Der Aufbau des Buches hat mir gut gefallen. Erst vom eigenen Ich als Führungskraft zum Team, zur Organisation und dann zur Widerstandskraft zu kommen, passt zu den Einflussbereichen, die man hat und die sich gegenseitig bedingen. Neuen Führungskräften können die ein oder anderen Hacks sicherlich gut für ihre Arbeit gebrauchen. Die Hacks kommen viel aus dem systemischen und konstruktivistischen Ansatz, der sehr effektiv ist und auch im Coaching angewendet wird.
Dennoch sehe ich ein paar Schwächen in dem Buch, die mich zu einer eher mäßigen Bewertung gebracht haben.
Die erste Schwäche ist, der fehlende Bezug zur Organisation / Unternehmen, in der die Führungskraft agiert. Führung hat immer etwas mit dem Kontext zu tun, indem ich bin.

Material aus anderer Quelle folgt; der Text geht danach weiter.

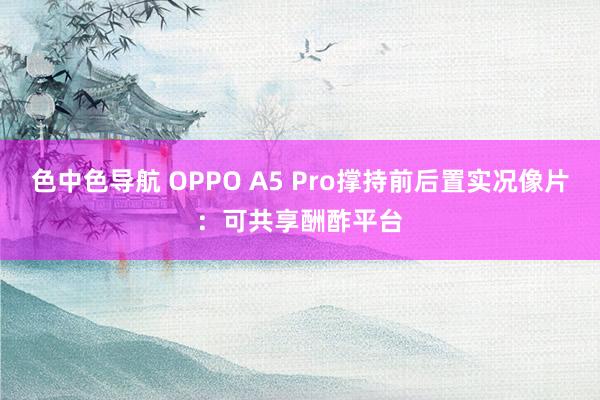 色中色导航 OPPO A5 Pro撑持前后置实况像片：可共享酬酢平台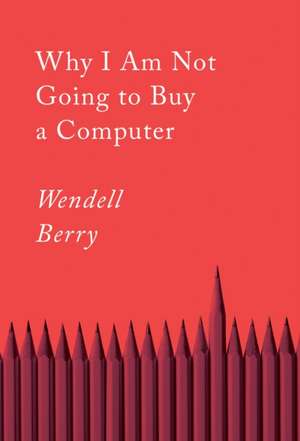 Why I Am Not Going to Buy a Computer: Essays de Wendell Berry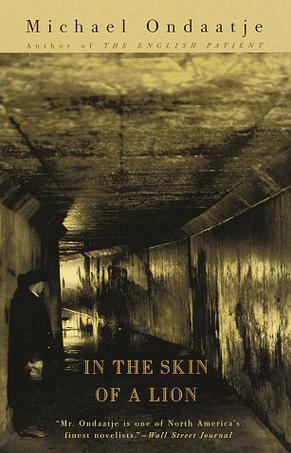 In the Skin of a Lion：A Novel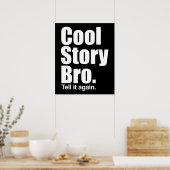 Cool Story Bro. Poster (Küche)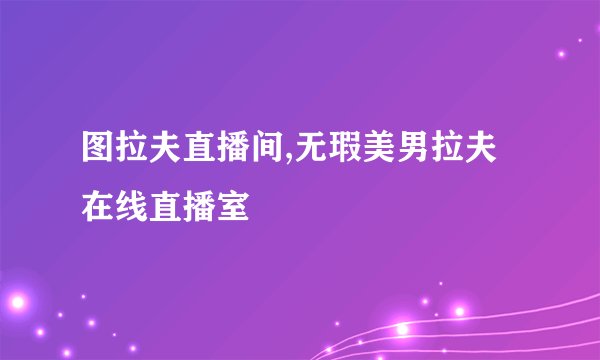 图拉夫直播间,无瑕美男拉夫在线直播室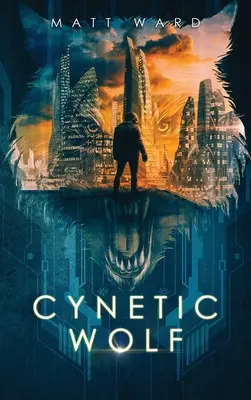 El lobo cibernético: Una novela distópica de ciencia ficción y tecno-thriller juvenil - Cynetic Wolf: A YA Dystopian Sci-Fi Techno Thriller Novel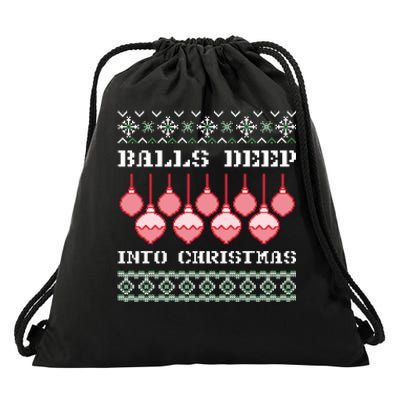 Balls Deep Into Christmas Ugly Xmas Ornament Sarcastic Drawstring Bag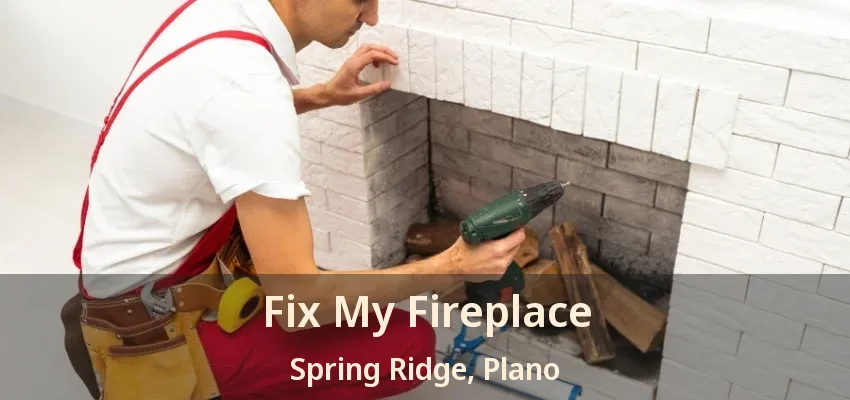 Fix My Fireplace Spring Ridge, Plano - TX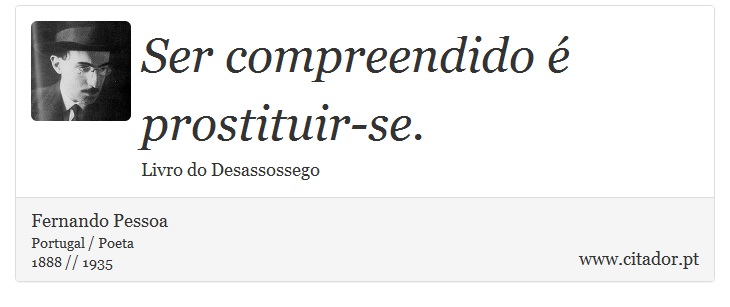 Ser compreendido é prostituir-se. - Fernando Pessoa - Frases
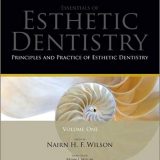 (eBook PDF)Principles and Practice of Esthetic Dentistry by Nairn Wilson CBE DSc (h.c.) FDS FFD FFGDP FCDSHK FACD FADM FHEA FKC , Brian J Millar BDS FDSRCS PhD FHEA (Series Editor)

Welche Werte hat die Organisation / das Unternehmen, wie ist der Umgang miteinander, den ich als Führungskraft durch Beobachtungen erkennen kann. Gibt es bestimmte Führungsrichtlinien oder besonderes Verhalten, was von der Organisation / Unternehmen gefordert wird? Eine Führungskraft kann nicht einfach führen, wie sie will. Der Führungsstil muss in den Kontext passen und zur Organisation / Unternehmen, indem die Führungskraft arbeitet. Im Buch wird dies nicht einmal erwähnt. Das finde ich sehr schade, da das Missachten der Organisationskultur schnell zu einem Missverstehen führen kann und dann sogar zum Ende der Führungsrolle. Man spricht hier von Kultur-Fitness.
Die zweite Schwäche ist die unsaubere bis mangelnde Inhalts-Recherche für die Hacks. Für jeden der Hacks gibt es „Erfinder“, die entweder nicht erwähnt oder falsch benannt werden.
Hier ein paar Beispiele für unsaubere Recherche, die ich in vielen weiteren Hacks in ähnlicher Weise vorfand:
1. Im Hack 1 beschreibt die Autorin den „Als ob Rahmen“ Das ist eine bekannte Frage von Steve de Shazer die Wunderfrage. Es wirkt in dem Buch, als sei es ihre Idee, dabei gibt es einen klaren Autor, der meines Erachtens genannt werden sollte
2. Im Hack 3 wird die „Hüte Methode“ beschrieben. Diese kommen von de Bono und sind abgewandelt von den sechs Denkhüten
3. Im Hack 5 wird die SMART + V Methode erklärt, diese kommt von Georg T. Doran und nicht von Peter Drucker, der sie nur aufnahm, (siehe https://community.mis.temple.edu/mis0855002fall2015/files/2015/10/S.M.A.R.T-Way-Management-Review.pdf). Das ergänzte V ist eigentlich zudem überflüssig, da es im R schon enthalten ist. Hier die Übersetzung aus dem Original-Artikel: “Realistic: Geben Sie an, welche Ergebnisse angesichts der verfügbaren Ressourcen realistischerweise erzielt werden können.“ Realistisch ist für den Menschen nur das, was er visionieren, sich vorstellen kann. Dafür erschaffen wir schließlich Visionen, um uns eine realistische Zukunft vorzustellen. Durch das angehängte V geht auch der Sinn von Akronymen verloren. Da ein Akronym immer ein eigenes Wort darstellen sollte, das zum Thema passen sollte. SMART+V würde also der Methode das SMARTe / Clevere nehmen.
Wenn ich einen Ratgeber oder ein Fachbuch lese, finde ich es wichtig, dass eine saubere Recherche gemacht worden ist. Inhalte, die von anderen entwickelt worden sind, sollten in einem Buch als solche gekennzeichnet werden. Autoren gar nicht zu nennen, wie es bei der „Als-ob-Frage“ oder der gewaltfreien Kommunikation (ist von Rosenberg) geschehen ist, suggeriert dem Leser, dass der Erfinder dieser Methode unbekannt ist oder die Autorin selbst. Falsche Autoren wie bei SMART für Inhalte anzugeben, nur weil die ersten Einträge bei Google gleich (schlecht recherchiert worden) sind, reicht in meinen Augen nicht aus. Hier sollte die Autorin Zeit investieren, die wirkliche Quelle zu finden. Ich schreibe selber Fachbücher und ich versuche immer an Original-Quellen zu bekommen, das kostet viel Zeit, aber es ist einfach fairer den wahren Autoren gegenüber, sie als Urheber zu benennen. Inhalte, die von anderen Autoren kommen, so zu formulieren, als seinen es eigene Entwicklungen, empfinde ich unfair und unlauter.